In May 1861, three slaves escaped from Confederate-occupied Norfolk County to the US Army base at Fortress Monroe in Hampton, Virginia. Major General Benjamin Butler refused to return them to the Confederacy, saying they were neither slaves nor free but “contraband of war.” They were just the beginning. In areas of the South where the US Army was present, thousands of slaves escaped to Union lines. The army and navy set able-bodied adults to work for wages and established “contraband camps” where they and their families could live.
Conditions in the camps usually exceeded the quality of life under slavery, but these were refugee camps, where residents were subject to mistreatment and to the danger of disease. The so-called contrabands often remained on the move, marching along with Union troops rather than confronting the wrath of their former owners. Caught in between slavery and freedom, African Americans worked to defeat the Confederacy and, in the process, helped army officers and political leaders envision the possibility of slavery’s abolition and eventual citizenship for freed people.

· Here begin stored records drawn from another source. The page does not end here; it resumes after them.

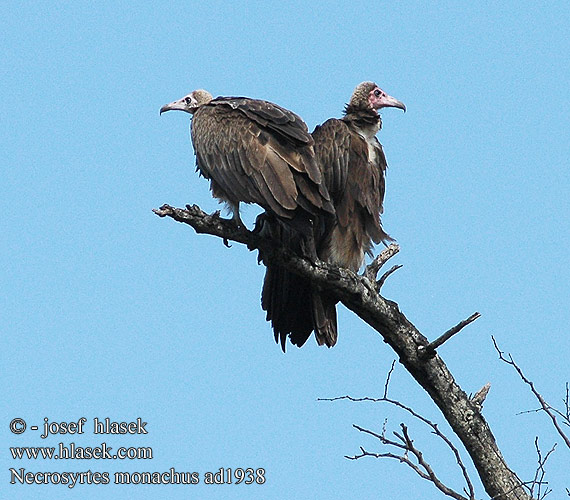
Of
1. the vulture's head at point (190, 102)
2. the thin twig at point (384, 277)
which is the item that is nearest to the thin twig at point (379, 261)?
the thin twig at point (384, 277)

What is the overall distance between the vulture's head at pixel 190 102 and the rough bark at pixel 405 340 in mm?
2126

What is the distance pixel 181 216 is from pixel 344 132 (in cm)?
193

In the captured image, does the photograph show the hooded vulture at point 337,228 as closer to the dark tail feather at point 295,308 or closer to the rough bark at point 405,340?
the dark tail feather at point 295,308

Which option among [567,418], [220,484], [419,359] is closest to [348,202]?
[419,359]

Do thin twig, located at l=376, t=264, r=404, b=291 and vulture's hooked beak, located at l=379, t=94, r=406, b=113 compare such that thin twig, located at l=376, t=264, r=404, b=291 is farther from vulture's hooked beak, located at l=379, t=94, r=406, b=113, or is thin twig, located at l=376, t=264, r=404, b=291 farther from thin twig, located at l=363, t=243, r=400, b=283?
vulture's hooked beak, located at l=379, t=94, r=406, b=113

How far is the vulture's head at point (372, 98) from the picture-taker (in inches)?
307

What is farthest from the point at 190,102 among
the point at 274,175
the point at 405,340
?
the point at 405,340

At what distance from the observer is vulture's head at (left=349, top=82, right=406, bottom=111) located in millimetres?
7809

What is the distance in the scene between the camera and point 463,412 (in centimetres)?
618

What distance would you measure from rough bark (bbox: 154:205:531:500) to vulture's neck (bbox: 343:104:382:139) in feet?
4.53

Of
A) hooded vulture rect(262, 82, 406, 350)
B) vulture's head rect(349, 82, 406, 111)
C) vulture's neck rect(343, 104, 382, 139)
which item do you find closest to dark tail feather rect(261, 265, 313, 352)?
hooded vulture rect(262, 82, 406, 350)

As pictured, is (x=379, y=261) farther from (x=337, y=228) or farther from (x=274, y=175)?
(x=274, y=175)

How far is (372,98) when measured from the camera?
25.7 ft

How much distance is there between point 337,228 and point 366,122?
0.87 m
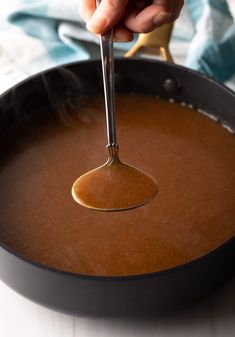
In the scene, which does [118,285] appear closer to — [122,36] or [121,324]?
[121,324]

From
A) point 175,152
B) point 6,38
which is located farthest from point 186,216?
point 6,38

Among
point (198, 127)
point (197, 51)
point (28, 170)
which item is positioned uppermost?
point (197, 51)

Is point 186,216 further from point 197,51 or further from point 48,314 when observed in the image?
point 197,51

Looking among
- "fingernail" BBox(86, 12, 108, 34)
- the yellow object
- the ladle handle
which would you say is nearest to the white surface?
the ladle handle

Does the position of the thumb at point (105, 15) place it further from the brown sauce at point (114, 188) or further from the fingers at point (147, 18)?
the brown sauce at point (114, 188)

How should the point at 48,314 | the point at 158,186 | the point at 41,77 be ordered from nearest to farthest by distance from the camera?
the point at 48,314, the point at 158,186, the point at 41,77

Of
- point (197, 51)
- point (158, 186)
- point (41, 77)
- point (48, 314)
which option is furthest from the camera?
point (197, 51)

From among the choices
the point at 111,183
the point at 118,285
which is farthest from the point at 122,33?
the point at 118,285
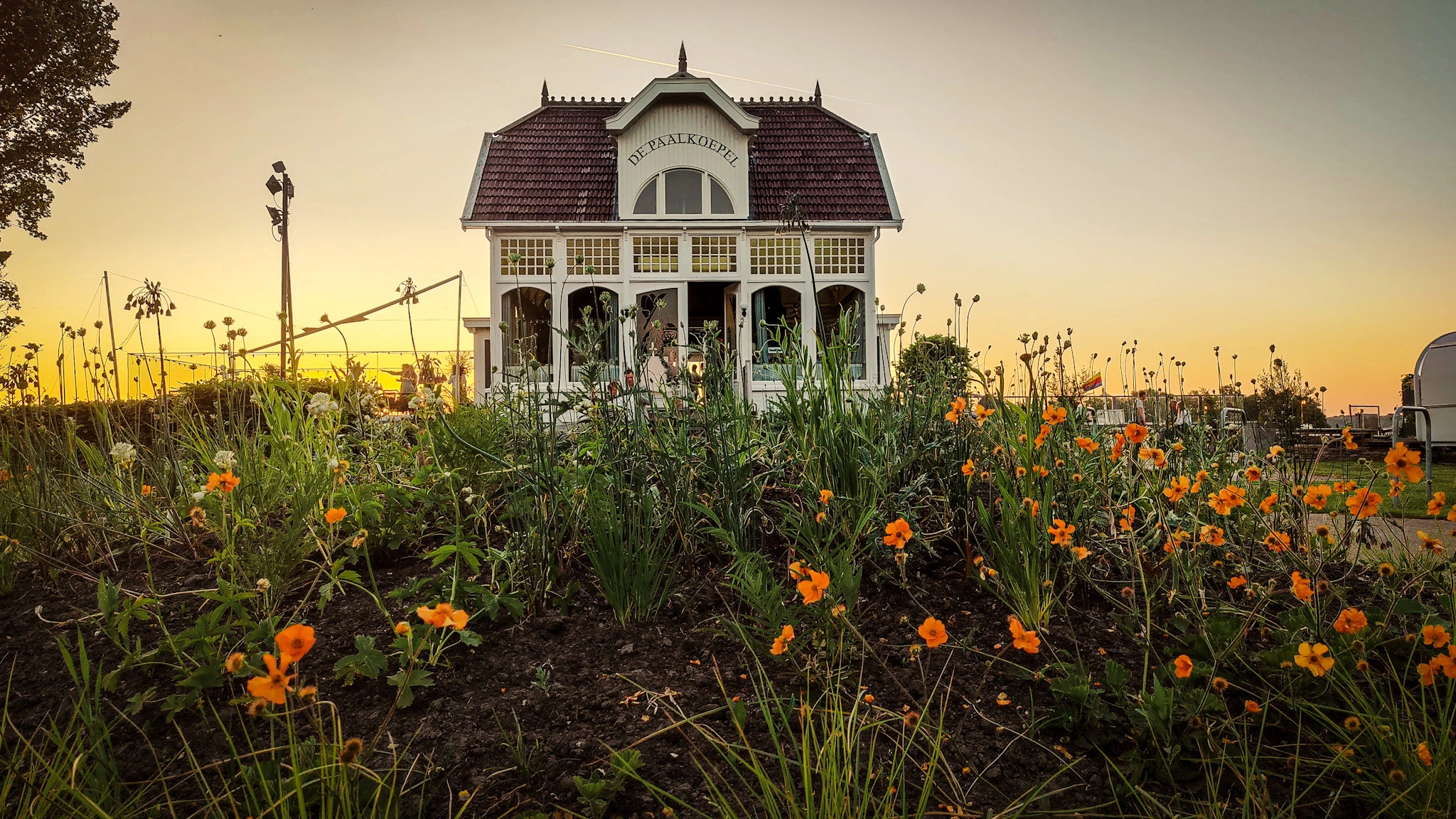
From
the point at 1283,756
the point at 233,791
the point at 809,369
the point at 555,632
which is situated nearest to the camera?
the point at 233,791

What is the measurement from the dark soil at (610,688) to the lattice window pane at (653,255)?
1153cm

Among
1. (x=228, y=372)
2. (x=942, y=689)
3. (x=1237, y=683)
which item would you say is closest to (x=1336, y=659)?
(x=1237, y=683)

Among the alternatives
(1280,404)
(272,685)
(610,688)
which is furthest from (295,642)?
(1280,404)

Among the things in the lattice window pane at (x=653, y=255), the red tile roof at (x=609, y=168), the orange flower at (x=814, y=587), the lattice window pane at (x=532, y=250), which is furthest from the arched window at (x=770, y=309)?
the orange flower at (x=814, y=587)

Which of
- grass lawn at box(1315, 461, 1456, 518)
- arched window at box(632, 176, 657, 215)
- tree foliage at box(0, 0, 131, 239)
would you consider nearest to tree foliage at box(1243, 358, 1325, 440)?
grass lawn at box(1315, 461, 1456, 518)

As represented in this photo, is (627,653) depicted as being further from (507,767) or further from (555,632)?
(507,767)

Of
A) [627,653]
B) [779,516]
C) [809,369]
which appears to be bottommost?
[627,653]

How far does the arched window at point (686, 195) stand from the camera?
44.4 feet

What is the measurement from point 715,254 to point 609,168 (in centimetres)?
258

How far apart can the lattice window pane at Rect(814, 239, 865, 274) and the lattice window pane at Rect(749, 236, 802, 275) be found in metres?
0.46

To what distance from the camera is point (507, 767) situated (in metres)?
1.43

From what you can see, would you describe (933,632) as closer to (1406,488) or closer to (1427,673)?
(1427,673)

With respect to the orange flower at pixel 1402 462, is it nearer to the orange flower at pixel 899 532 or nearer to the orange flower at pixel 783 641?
the orange flower at pixel 899 532

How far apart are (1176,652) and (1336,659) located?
31 cm
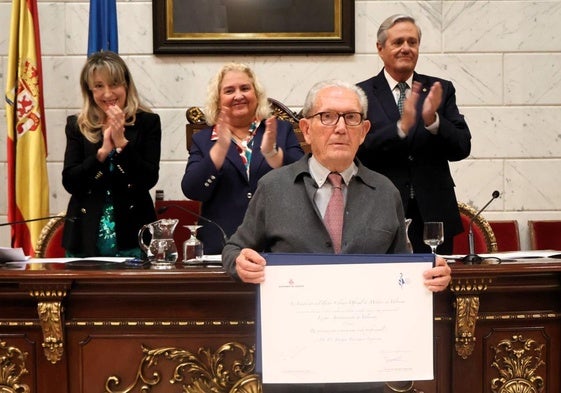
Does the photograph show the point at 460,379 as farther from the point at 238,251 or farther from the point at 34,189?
the point at 34,189

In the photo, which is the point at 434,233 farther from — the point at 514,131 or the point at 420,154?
the point at 514,131

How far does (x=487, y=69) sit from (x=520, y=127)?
0.44m

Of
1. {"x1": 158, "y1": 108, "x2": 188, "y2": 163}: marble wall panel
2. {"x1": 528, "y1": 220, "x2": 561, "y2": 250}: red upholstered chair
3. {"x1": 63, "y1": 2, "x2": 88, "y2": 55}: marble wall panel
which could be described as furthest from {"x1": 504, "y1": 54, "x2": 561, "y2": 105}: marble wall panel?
{"x1": 63, "y1": 2, "x2": 88, "y2": 55}: marble wall panel

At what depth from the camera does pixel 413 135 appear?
122 inches

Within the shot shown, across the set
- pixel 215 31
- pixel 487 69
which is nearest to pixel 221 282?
pixel 215 31

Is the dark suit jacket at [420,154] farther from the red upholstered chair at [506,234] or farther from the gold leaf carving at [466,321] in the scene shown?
the red upholstered chair at [506,234]

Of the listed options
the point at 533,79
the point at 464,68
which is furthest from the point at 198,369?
the point at 533,79

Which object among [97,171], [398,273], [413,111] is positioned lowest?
[398,273]

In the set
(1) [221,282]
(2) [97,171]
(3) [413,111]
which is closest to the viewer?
(1) [221,282]

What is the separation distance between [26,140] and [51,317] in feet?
7.42

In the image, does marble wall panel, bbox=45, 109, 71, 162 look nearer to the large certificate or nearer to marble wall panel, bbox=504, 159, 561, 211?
marble wall panel, bbox=504, 159, 561, 211

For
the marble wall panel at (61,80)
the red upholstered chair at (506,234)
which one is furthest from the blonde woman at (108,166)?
the red upholstered chair at (506,234)

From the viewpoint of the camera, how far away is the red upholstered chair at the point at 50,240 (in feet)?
12.5

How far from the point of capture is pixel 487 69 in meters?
5.05
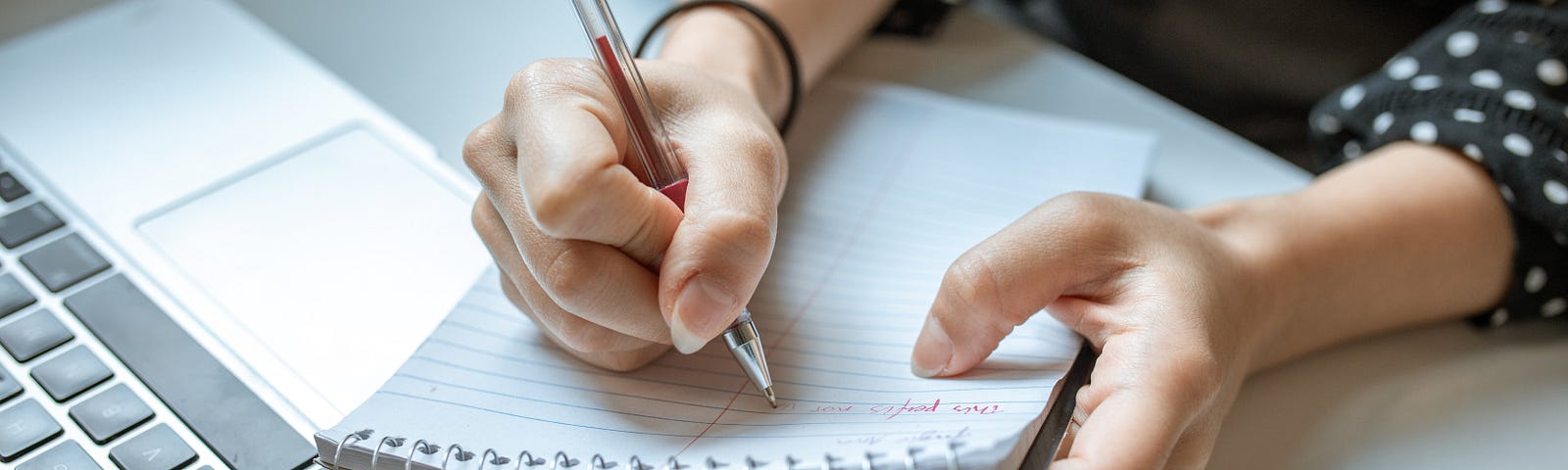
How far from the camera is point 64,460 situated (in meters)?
0.34

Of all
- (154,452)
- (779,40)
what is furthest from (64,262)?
(779,40)

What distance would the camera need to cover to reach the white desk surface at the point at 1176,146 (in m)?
0.39

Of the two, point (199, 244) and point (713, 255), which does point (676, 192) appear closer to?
point (713, 255)

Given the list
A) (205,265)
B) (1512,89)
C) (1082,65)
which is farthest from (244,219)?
(1512,89)

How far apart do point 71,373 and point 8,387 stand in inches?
0.7

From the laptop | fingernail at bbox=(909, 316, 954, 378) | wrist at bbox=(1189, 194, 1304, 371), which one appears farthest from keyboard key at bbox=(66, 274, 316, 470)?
wrist at bbox=(1189, 194, 1304, 371)

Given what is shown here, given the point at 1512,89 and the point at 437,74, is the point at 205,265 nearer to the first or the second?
the point at 437,74

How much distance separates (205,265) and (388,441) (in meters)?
0.16

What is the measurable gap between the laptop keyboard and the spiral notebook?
66 millimetres

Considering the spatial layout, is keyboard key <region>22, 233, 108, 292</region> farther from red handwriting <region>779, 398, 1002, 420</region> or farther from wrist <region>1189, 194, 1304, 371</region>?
wrist <region>1189, 194, 1304, 371</region>

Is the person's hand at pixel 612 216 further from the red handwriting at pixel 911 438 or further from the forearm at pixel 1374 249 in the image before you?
the forearm at pixel 1374 249

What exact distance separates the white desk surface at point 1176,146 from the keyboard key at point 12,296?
7.1 inches

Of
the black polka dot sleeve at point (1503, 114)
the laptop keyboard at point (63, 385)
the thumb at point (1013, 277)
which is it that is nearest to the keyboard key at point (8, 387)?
the laptop keyboard at point (63, 385)

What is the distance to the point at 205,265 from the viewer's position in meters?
0.43
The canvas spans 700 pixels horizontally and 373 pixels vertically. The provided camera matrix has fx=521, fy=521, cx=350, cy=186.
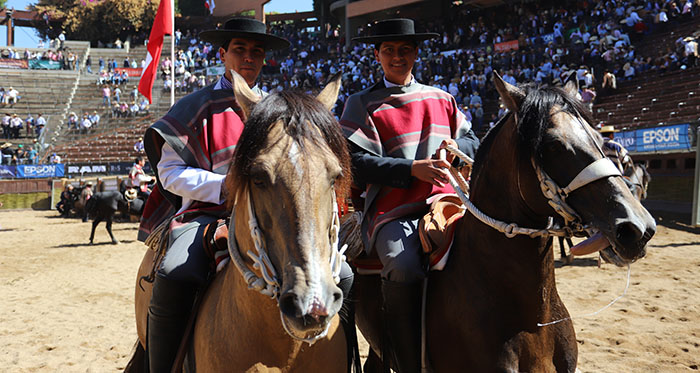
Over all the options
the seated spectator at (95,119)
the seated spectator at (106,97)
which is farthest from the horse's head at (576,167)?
the seated spectator at (106,97)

Runaway slaves were often depicted as “contrabands” in Northern periodicals. Some illustrations communicated their value as laborers or as intelligence gatherers who could provide information about everything from the terrain of the South to the habits of their former masters. Many other illustrations, however, grossly distorted contrabands’ features in caricatures meant to suggest low intelligence and less-than-human qualities.